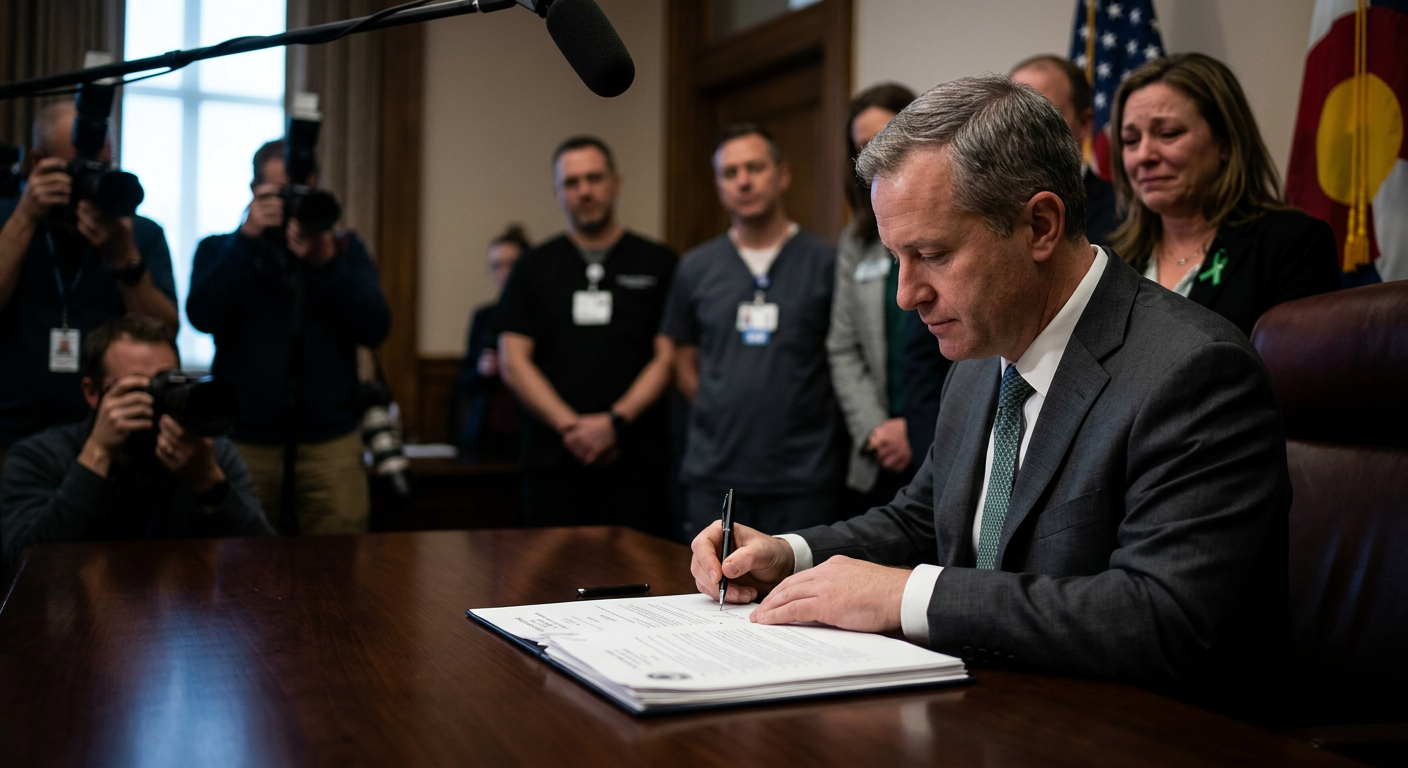 Colorado Governor Signs Bill To Allow Medical Marijuana Use In Hospitals, But Criticizes Amendment Letting Facilities Opt Out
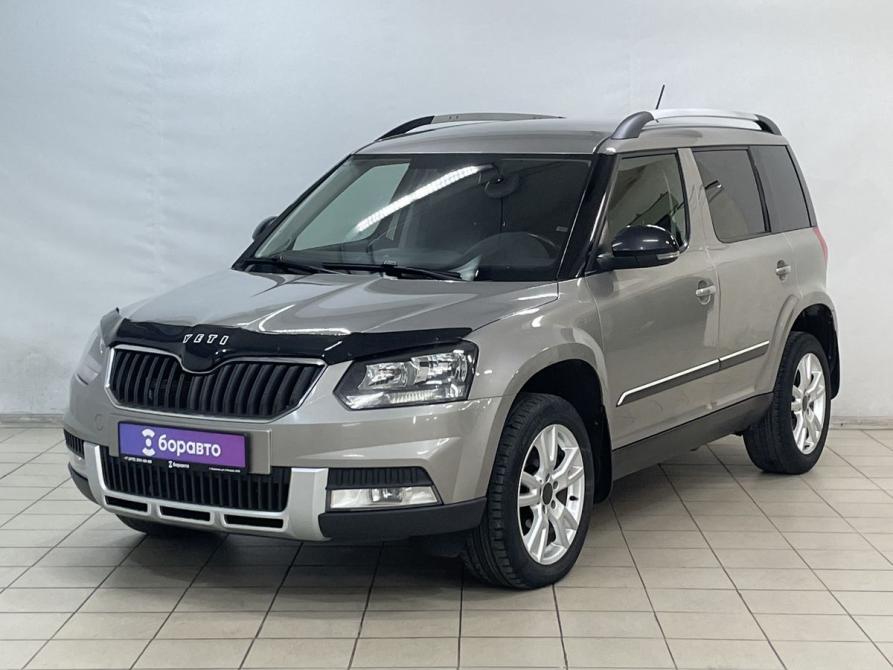 Skoda Yeti I Рестайлинг Воронеж  - изображение 1
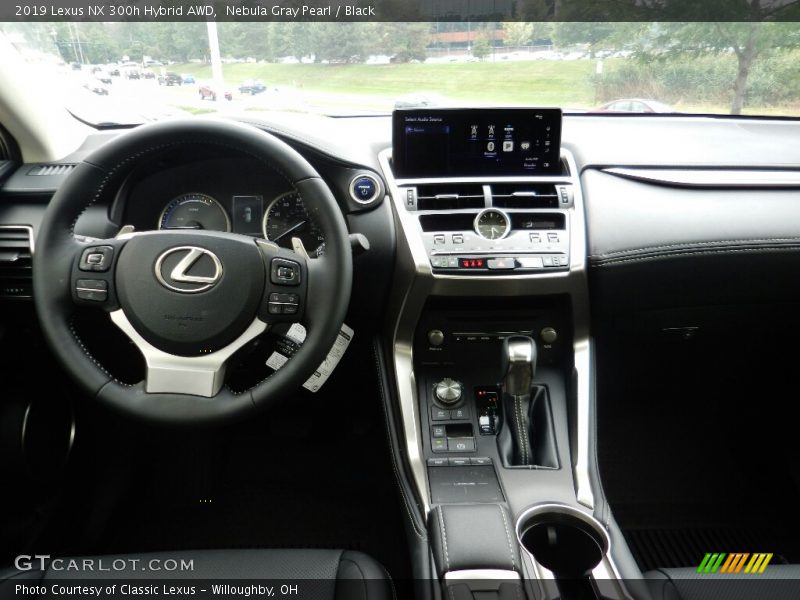 Dashboard of 2019 NX 300h Hybrid AWD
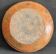 Ceramic Berber large dish Aït-Smaïl small Kabylie tribe Algeria 37 cm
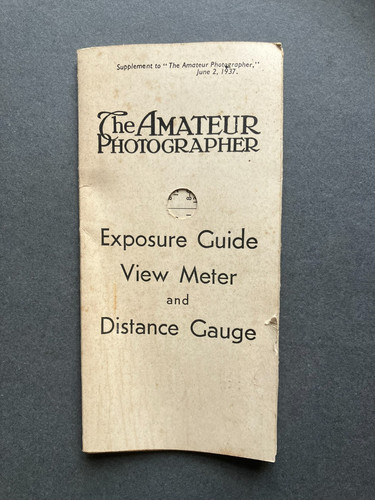 Exposure guide view meter - view,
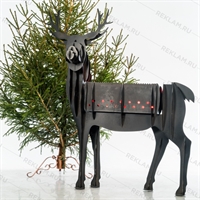 Мангал в тематике компании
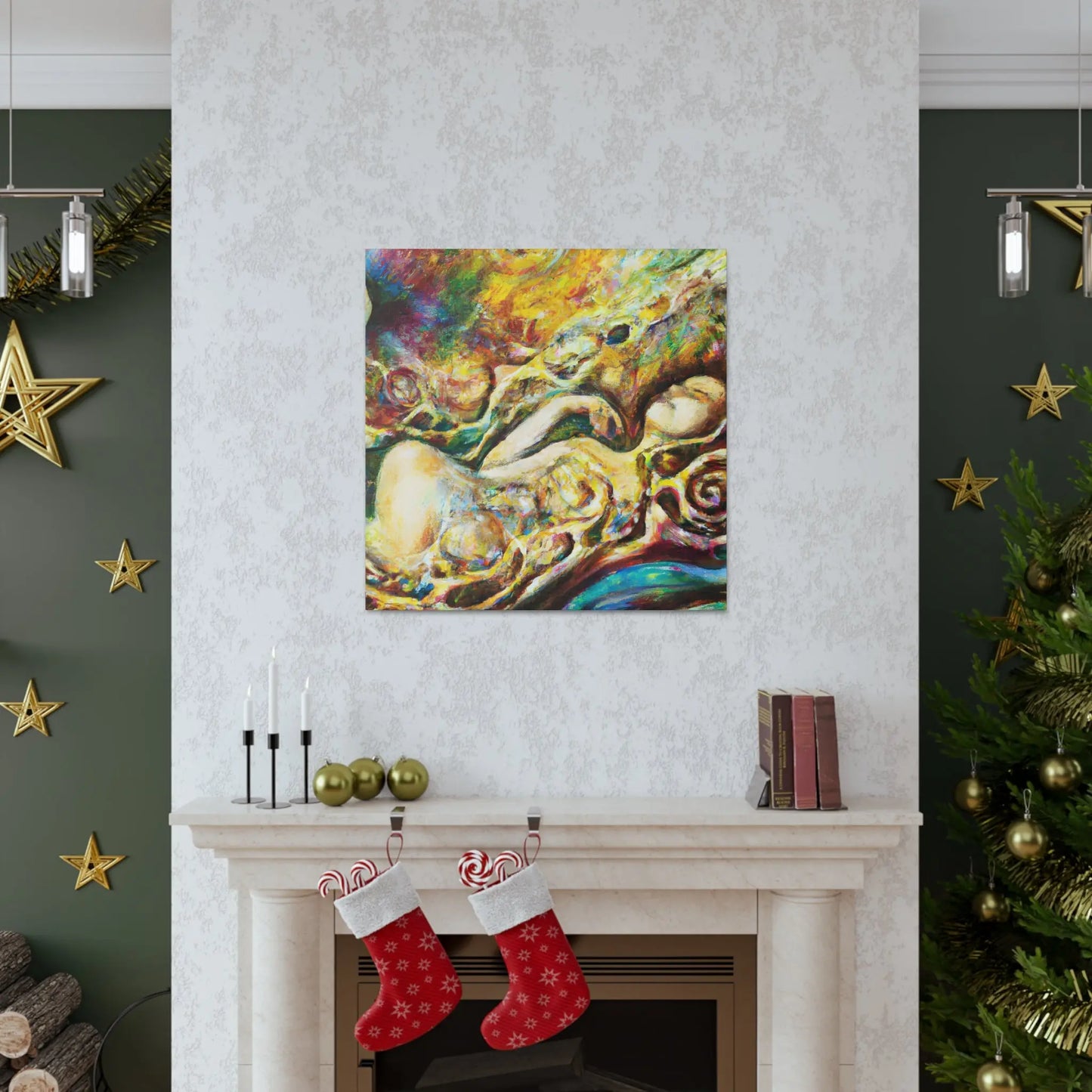 AuroraArtworks - Autism Canvas Art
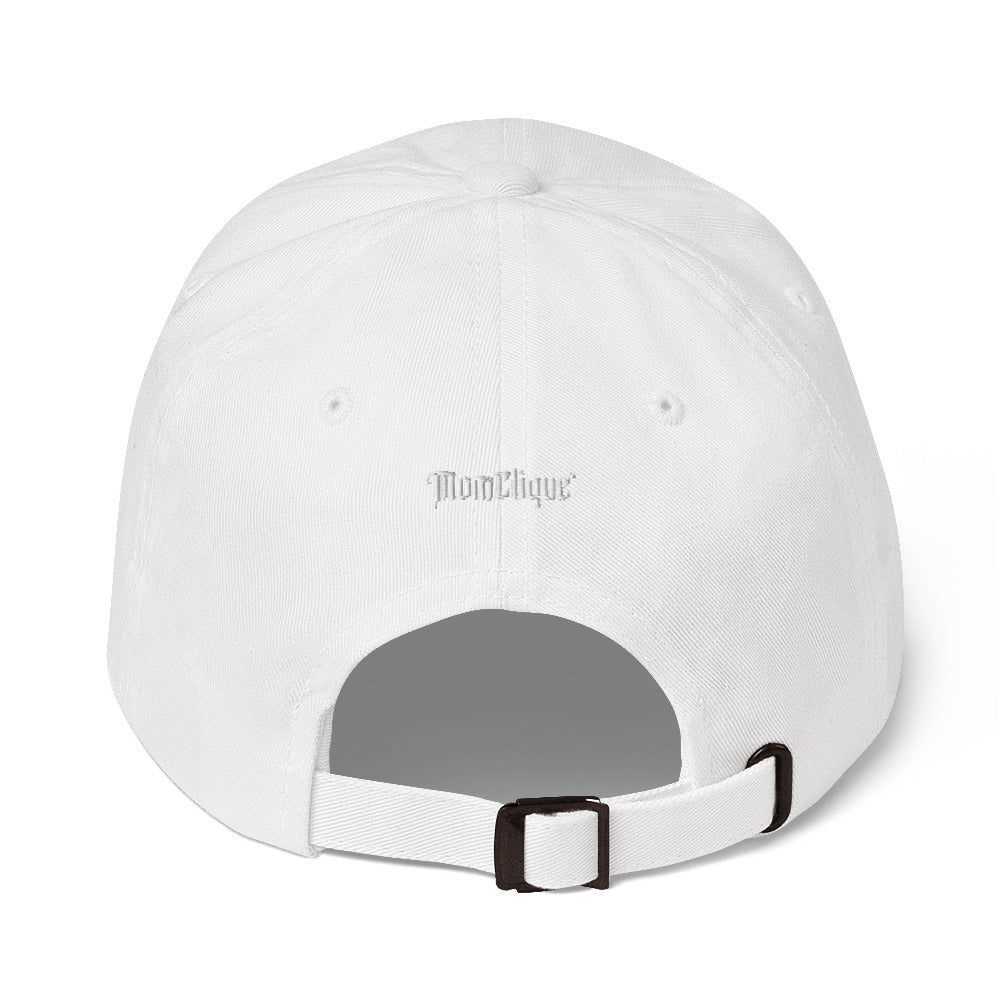 Triple White BoyMom hat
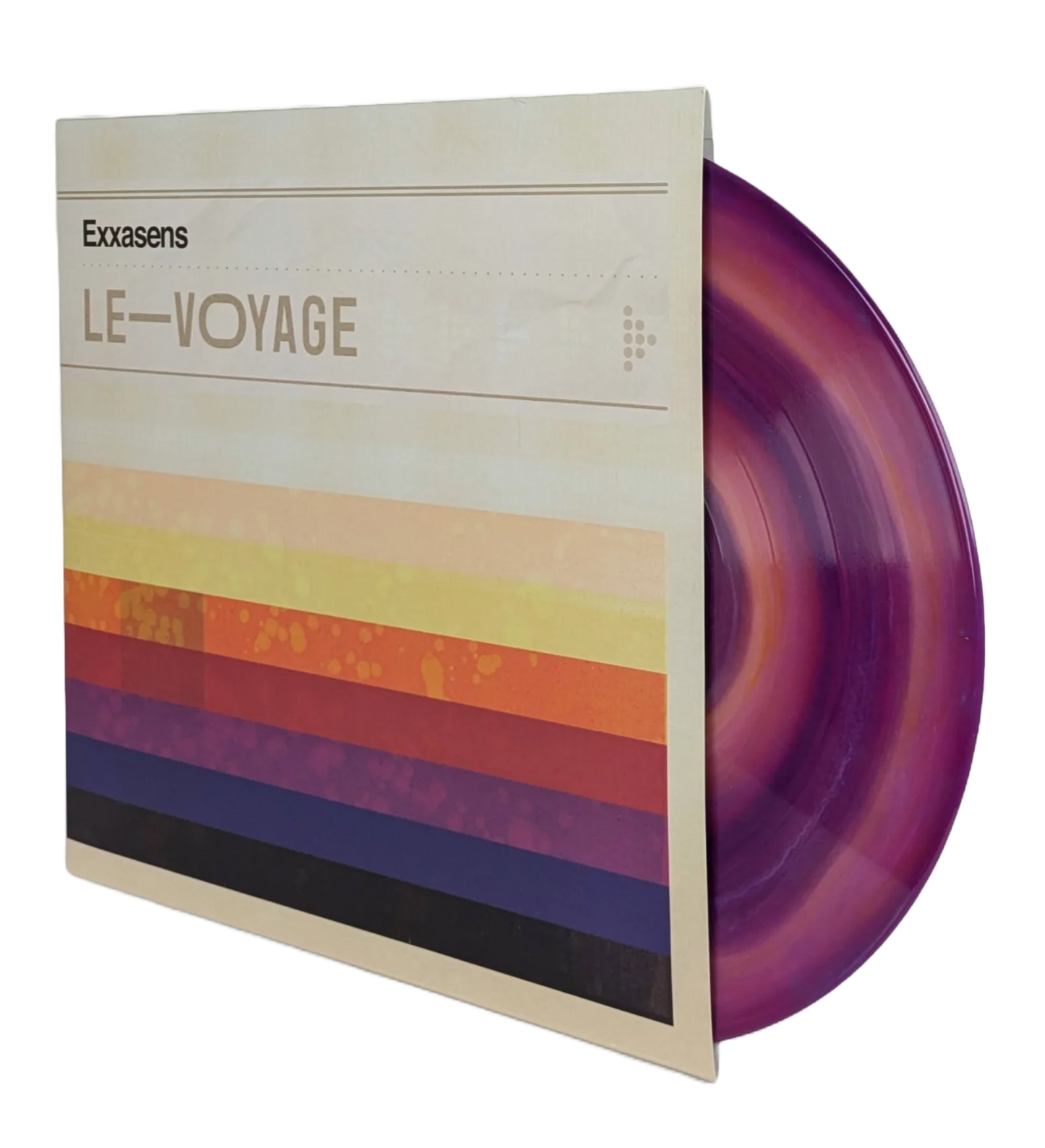 LE-VOYAGE LP REPRESS! MAR'S ORBIT EDITION
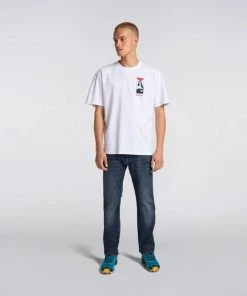 Edwin Cloudy T-Shirt - White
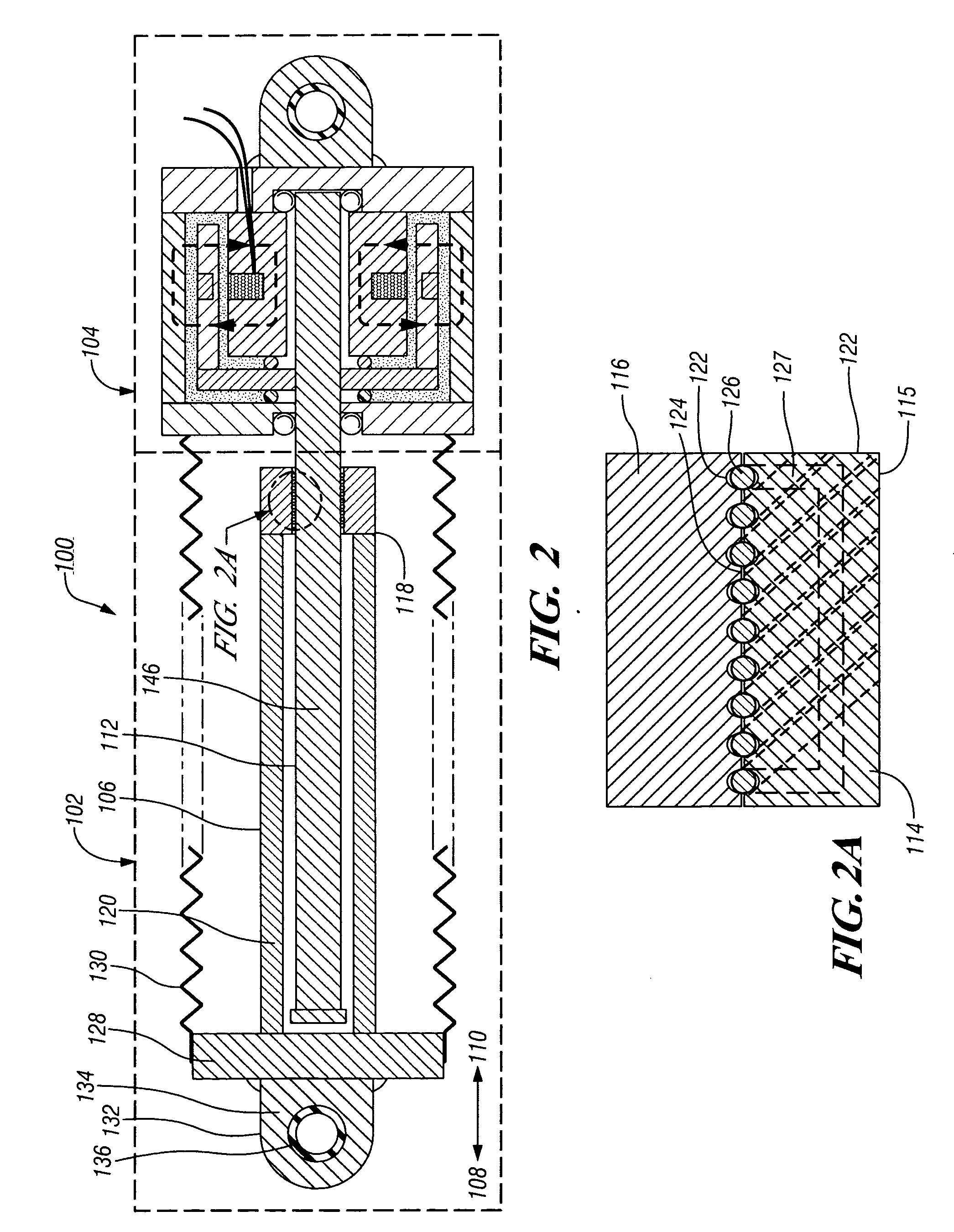 Fluid damper having continuously variable damping response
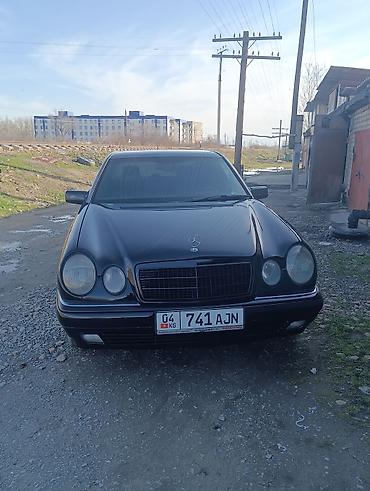 Mercedes-Benz: Mercedes-Benz E-Class: 1996 г., Автомат, Бензин, Седан — 12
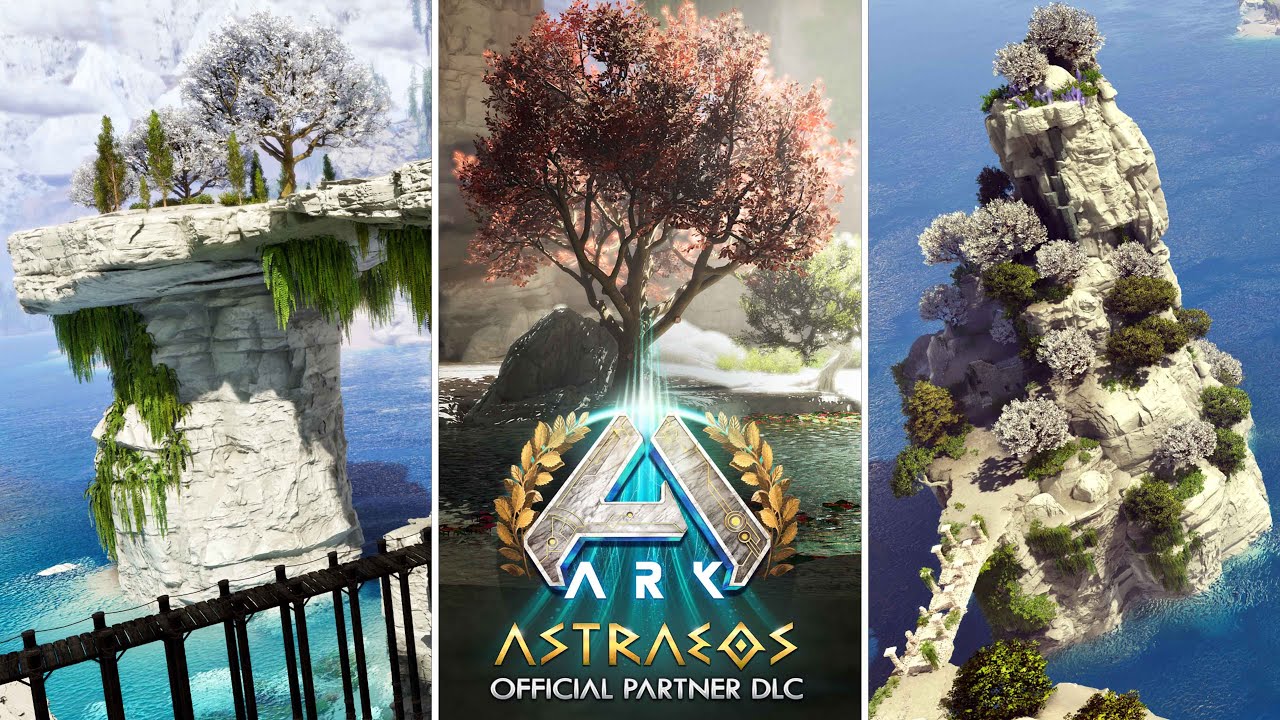 TOP 20 PVE Base Locations ASTRAEOS | ARK: Survival Ascended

_ _ _ _ _

### BRIEF
The answer must consist solely of the lines from the one with "AuroraArtworks - Autism Canvas Art" through the final line of the data, each reproduced exactly and with pictures omitted.

### WORKED SOLUTION
 AuroraArtworks - Autism Canvas Art
 Triple White BoyMom hat
 LE-VOYAGE LP REPRESS! MAR'S ORBIT EDITION
 Edwin Cloudy T-Shirt - White
 Fluid damper having continuously variable damping response
 Mercedes-Benz: Mercedes-Benz E-Class: 1996 г., Автомат, Бензин, Седан — 12
 TOP 20 PVE Base Locations ASTRAEOS | ARK: Survival Ascended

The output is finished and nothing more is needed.